Zagłębie łapie oddech
„Miedziowi” do potyczki z Pogonią Szczecin przystępować będą w całkiem niezłych nastrojach. Wygrali oni wszak trzy ostatnie spotkania, dzięki czemu mogą złapać oddech w walce o zapewnienie sobie ligowego bytu. Optymizm na przyszłość budować można także na całkiem przystępnej dla oka grze lubinian. W meczach z Lechem, Miedzią oraz Radomiakiem podobać mógł się między innym sposób, w jakim Zagłębie budowało i wykańczało swoje ataki. W przyzwoitej formie są Łukasz Łakomy i Tomasz Pieńko, skuteczny jest Damjan Bohar, nieźle wygląda Dawid Kurminowski. Słowem: w ofensywie Zagłębia coraz więcej zaczyna się zgadzać.
Lubinianie nie mogą jednak osiadać na laurach. Przed tą kolejką podopieczni Waldemara Fornalika plasowali się na 12. lokacie, posiadając na swoim koncie 29 punktów. Toteż do pewnego utrzymania potrzeba jeszcze około dziewięciu „oczek”.
Zagwozdka w środku pola
Twardy orzech do zgryzienia, kogo desygnować do gry na „szóstce”, będzie miał trener Waldemar Fornalik. Dość wspomnieć, że ze względu na nadmiar żółtych kartek z Pogonią nie będą mogli wystąpić zarówno Marko Poletanović, jak i Tomasz Makowski. Najprawdopodobniej od pierwszej minuty przeciwko „Portowcom” na murawę wybiegnie Jakub Żubrowski, który powraca po długiej, blisko rocznej rekonwalescencji.

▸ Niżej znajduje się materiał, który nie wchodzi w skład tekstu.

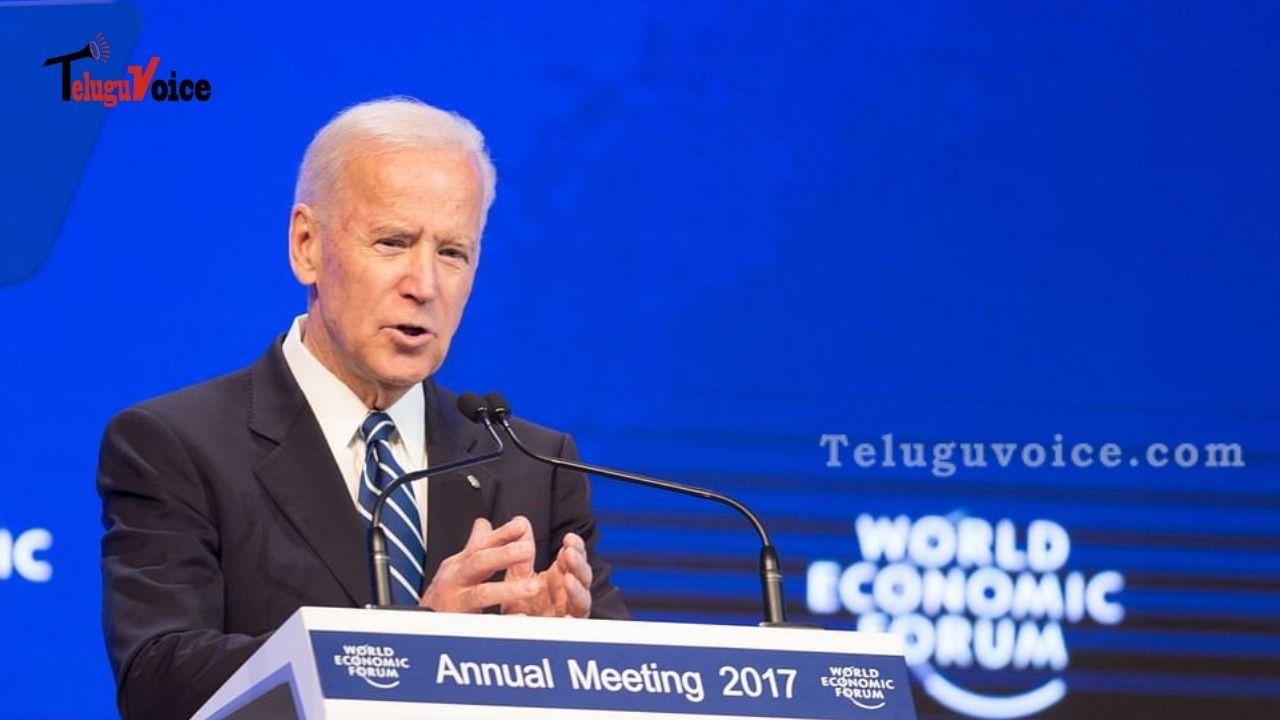 Biden Promises To Introduce Immigration Bill Immediately teluguvoice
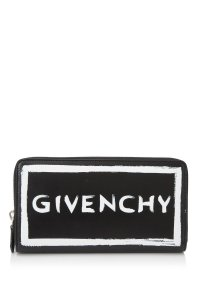 Givenchy Givenchy Iconic Print Long Zip Around Wallet Black Prints Calfskin Lea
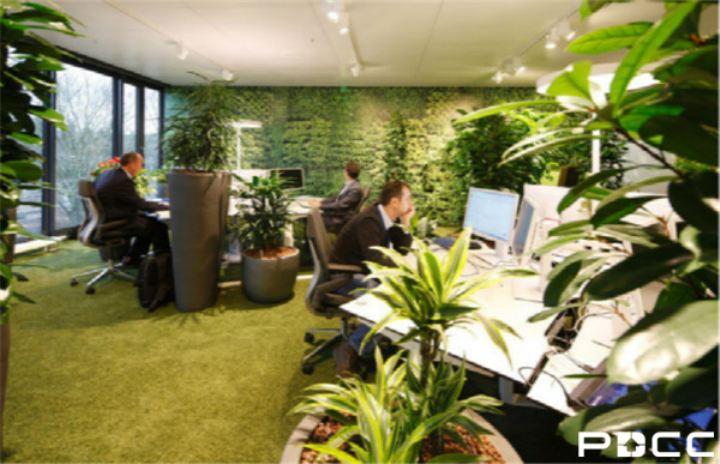 办公室软装布局基本原则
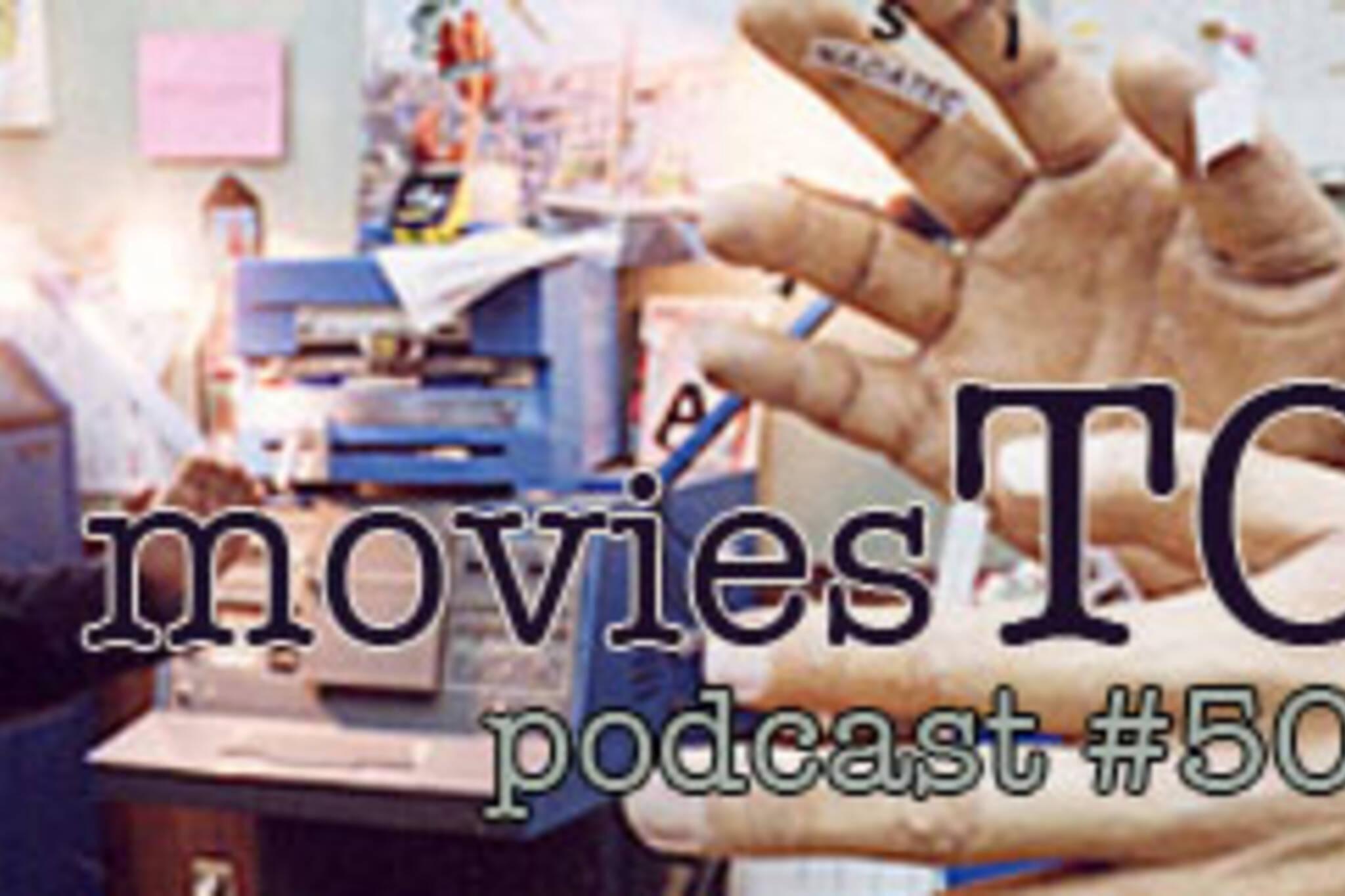 20061015_moviesto.jpg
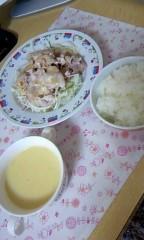 稲野杏那 公式ブログ/今日の晩ご飯 画像2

Poza tą wymuszoną roszadą reszta wyjściowego składu Zagłębia powinna być taka sama jak w starciu z Radomiakiem.
Co słychać w Pogoni?
Na wiosnę szczecinianie spisują się jak dotychczas poniżej oczekiwań. Słaby start sprawił, że pod wątpliwość zaczęła być poddawana praca szkoleniowca „Portowców” - Jensa Gustafssona. Drużyna z województwa zachodniopomorskiego straciła chociażby jeden ze swoich największych atutów, czyli stabilną defensywę, która w poprzednich sezonach była jedną z najlepszych w lidze. W bieżącym sezonie Pogoń straciła 35 bramek, co jest czwartym najgorszym wynikiem w lidze. Pojawiają się także zarzuty, dotyczące braku rozwoju co poszczególnych zawodników. Wydaje się, że przed szwedzkim szkoleniowcem czas, w którym musi on udowodnić, że jego praca zmierza w odpowiednim kierunku.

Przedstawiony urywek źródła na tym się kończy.